Canalizando sua raiva de um jeito criativo
Punhos de Repúdio é um jogo no estilo Beat 'em Up em 2D inspirado nos clássicos jogos de fliperama dos anos 90, onde até quatro jogadores podem se juntar para resolver o problema do negacionismo de uma pandemia fictícia na base da pancadaria, e está disponível na Steam e no Itch.io por R$ 16,90 e com requerimentos relativamente simples: 6 GB de memória RAM, 4GB de espaço em disco e uma GPU dedicada.
Produzido pela Braindead Broccoli, o jogo foi criado através de um financiamento coletivo feito entre abril e maio de 2021, que arrecadou mais de R$ 53.000, garantindo todas as metas estabelecidas pelo projeto, que promete lançar o jogo também nas plataformas PlayStation 4, Mac, Xbox One e Nintendo Switch.
Quatro personagens com jogabilidades distintas
O jogo conta a história de uma cidade assolada por um vírus mortal que levou todos os cidadãos até o isolamento social. Mas, por conta da desinformação de um grupo fanatizado, muitos começaram a ignorar os perigos e até mesmo sabotar as medidas de proteção em prol do lucro e propagando a mentira de uma falsa cura.
Cansadas de lidar com a ignorância cultuada em massa e o desrespeito com a vida alheia, quatro jovens adultas se unem para combater o negacionismo — com seus próprios punhos.
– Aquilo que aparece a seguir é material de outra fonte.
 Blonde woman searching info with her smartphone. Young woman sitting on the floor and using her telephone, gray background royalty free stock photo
Com Multiplayer local de até quatro jogadores, cada um pode escolher uma dentre quatro personagens disponíveis: Laura, Nina, Olga e Lola — cada uma com habilidades e estilos de jogabilidade distintos que permite ao jogador decidir como prefere aproveitar o jogo e adiciona uma camada extra de reaproveitamento num modo single player.
Laura é a personagem com os atributos mais equilibrados e não se especializa em nenhum deles, tornando-a a opção mais "segura" para novos jogadores, enquanto Nina tem mais alcance com seu companheiro robô, mas seus ataques não causam tanto dano.
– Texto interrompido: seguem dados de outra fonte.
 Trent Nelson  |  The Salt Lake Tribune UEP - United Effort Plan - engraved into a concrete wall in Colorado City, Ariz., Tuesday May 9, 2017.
Olga é a mais rápida dentre as quatro personagens e cadencia melhor os seus ataques, mas também carece um pouco de dano e de alcance, forçando muitas vezes um combate mais próximo dos inimigos do que você gostaria. Já Lola, como o próprio seu próprio traço físico demonstra, é totalmente voltada para força bruta em troca de velocidade, se tornando a mais lenta da equipe, mas a que causa mais dano dentre as quatro.
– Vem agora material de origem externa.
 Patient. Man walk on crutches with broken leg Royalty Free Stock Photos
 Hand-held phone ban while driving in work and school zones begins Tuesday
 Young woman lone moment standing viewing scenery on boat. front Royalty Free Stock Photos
Se isso não fosse o suficiente, cada uma das personagens pode, em cada fase, encontrar alguns pedaços de livros que, ao se completarem, ensinam novos movimentos e ataques para elas como voadoras, chute para trás, rasteira, esquiva, rolamento, dentre outros que aprimoram suas habilidades de combate e aumentam as opções para lidar com os mais de 30 inimigos diferentes espalhados entre os quatro estágios do jogo.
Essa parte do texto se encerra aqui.